Getting started weaving on the Lojan Table Loom

If you are a new weaver, everything seems overwhelming when you start. There is so much weaving terminology, and the loom has so many moving parts, and compared to knitting or crocheting you have to do a lot of complicated setup before you can even start weaving.

So here is everything I wish I knew when I started weaving. It's quite long and a bit of a brain dump!

I've included a number of links to blog posts or youtube videos. I would recommend reading or watching more than once. The first time, a lot of things might not make sense, but as you practice, it will all start coming together.

The other thing, is that when starting, you WILL make lots of mistakes. I would treat your first few projects as "experiments" and not worry too much if there are all sorts of things wrong with them. :)

Terminology

First, there is a LOT of weaving terminology to learn. Here's a quick quide to help you if you're reading blog posts or watching videos.

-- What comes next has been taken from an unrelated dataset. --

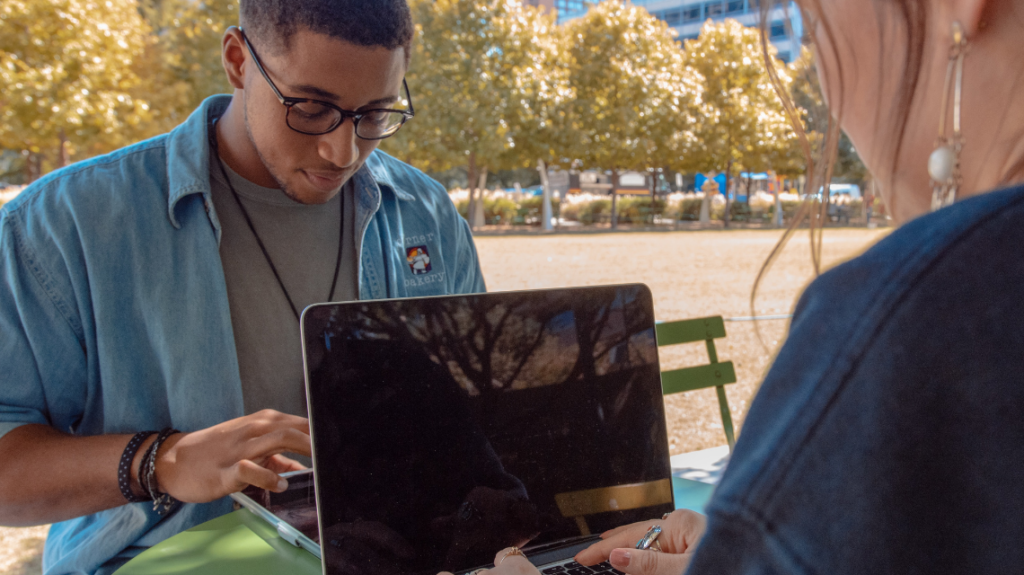 Two young Gen Z employees on their laptops outside the office.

Terminology for weave structure

  • plain weave or tabby: The most basic weave structure. Each thread goes over one and then under one other thread, creating a lattice of threads.
  • twill: In 2/2 twill each thread goes over 2 and then under 2 other threads. But each subsequent row is shifted over one thread, so that the threads are offset. This creates distinctive diagonal lines, as seen in denim for example. There are many other twill variants. For example in 3/1 twill each thread goes over 3 and then under 1 other thread.
  • float: a thread that goes over more than 1 other thread is called a float. In 2/2 twill for example, the floats are 2 threads long. In 3/1 twill, the floats are 3 threads long. In satin, the floats are 4, 5 or even 7 threads long. Floats are not normally longer than 7 threads. Having long floats makes the fabric more drapey, but floats that are too long can get caught on things, or can abrade easily.
  • selvedge: the edge of the woven fabric. As a beginner you will probably find that is very hard to keep this even. Don't worry -- it gets better with practice!
  • floating selvedge: a special thread at the edge of the woven fabric which is not run though any heddle and so does not go up or down. This is used as a stable edge for weave structures with floats (like twill). To use a floating selvedge, consistently go over it in one direction and under it in the other direction. This will keep the edge of the woven fabric tidy.

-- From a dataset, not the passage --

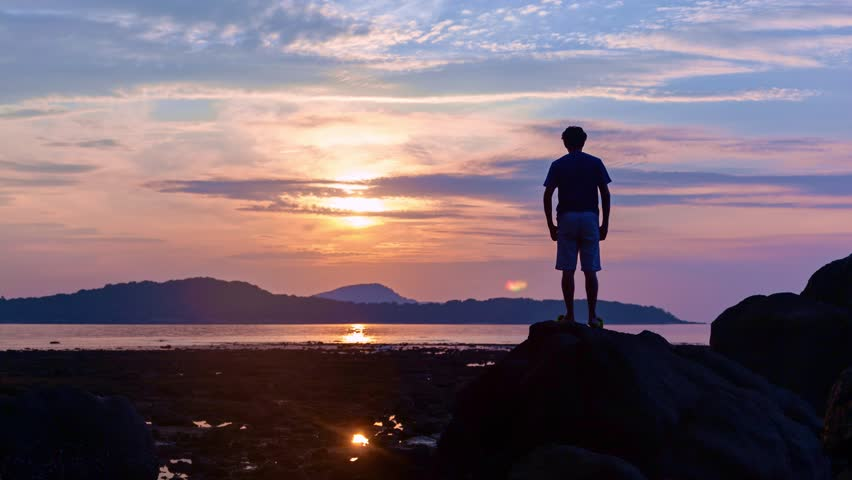 Time lapse of Alone man tourist standing on the stone in tropical sea and enjoying scenery during sunrise or sunset beautiful light dramatic sky environment in phuket thailand #1022726266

If you look at weaving magazines and books they are full of complicated weave structures like "overshot" and "double weave". I would stay away from them at the beginning and stick with simple weaves. Instead you can make some lovely designs with a simple weave just by changing up the colors -- this is called "color and weave".

Some examples of color and weave are:

  • stripes/plaid/tartan
  • houndstooth
  • "log cabin".

Here's some more about color-and-weave: https://kellycasanovaweavinglessons.com/2019/12/colour-and-weave.html

Terminology for the threads on a loom

  • warp: The threads under tension that you stretch between the rollers. Because they are under tension, you need to use a yarn that won't snap easily. All these threads have to be put on to the loom before you can start weaving.
  • end: a single warp thread
  • ends per inch or epi for short: How many warp threads per inch. In metric, epcm. The right number for this depends on the thickness of your yarn, and also on the weave structure you want. If you have thick yarn, you should have a small number of ends per inch. If you have thin yarn, you should have a large number of threads per inch. If you want a drapey or looser fabric, you want slighter fewer than normal, but if you want a stiff tight fabric, you want slighter more than normal.
  • sett (with two 't's): same as ends per inch.

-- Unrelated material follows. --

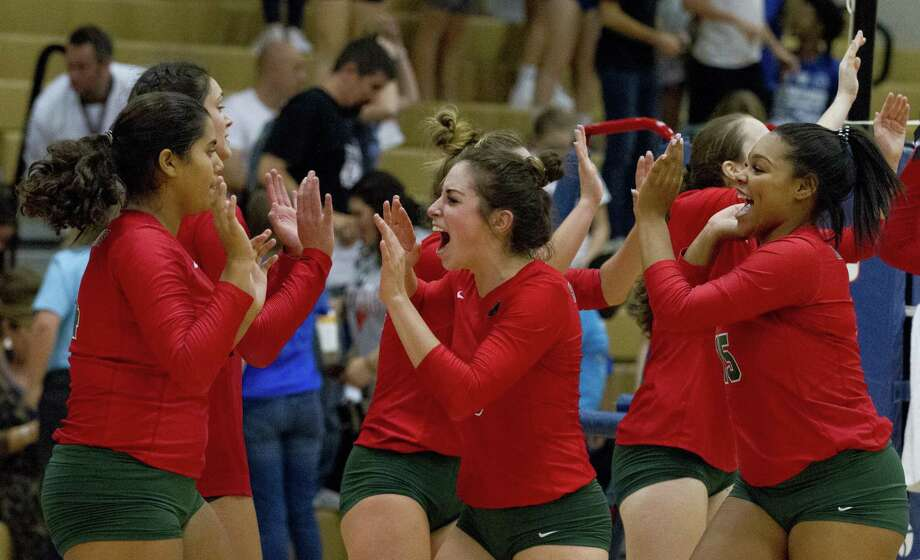 The Woodlands' Bailey Weidemeyer (3) reacts with teammates after defeating Oak Ridge in five sets during a District 15-6A high school volleyball game at Oak Ridge High School, Tuesday, Sept. 25, 2018, in Shenandoah. Photo: Jason Fochtman, Houston Chronicle / Staff Photographer / © 2018 Houston Chronicle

Getting the sett right is a bit of an art. There are lots of blog posts about it. Here's one: https://www.gistyarn.com/blogs/how-to-weave/what-is-wpi-how-do-i-use-it-to-calculate-sett-or-epi-for-weaving. One simple way is determine the "wraps per inch" for a yarn, and then take 1/2 of that number for plain weave, and 2/3 of that for twill.

  • weft: The threads going side to side. They are not under a lot of tension, and almost any yarn can be used. Generally the weft yarn is the same size as the warp yarn, but it doesn't have to be.
  • pick: a single side-to-side weft thread.
  • picks per inch or ppi: How many weft threads per inch. In metric, ppcm. For starter projects this is typically the same as the ends per inch.
  • fell line: the boundary line between the woven fabric and the unwoven warp threads. This should be perfectly straight across the loom. If it is slanted, or bulges up in the middle (a "frown") or bulges up at the edges (a "smile"), this can indicate problems with tension or beating technique.

Even though the warp and weft are equal in theory, there is a big difference between them in practice!

  • With the warp you have to spend a lot of time getting it set up before you can start weaving at all. And then once it is set up it is hard to change the pattern or colors half way through the project.
  • On the other hand, with the weft, you can change it up at any time. You can change the pattern, the color, the type of yarn, etc., with each pick.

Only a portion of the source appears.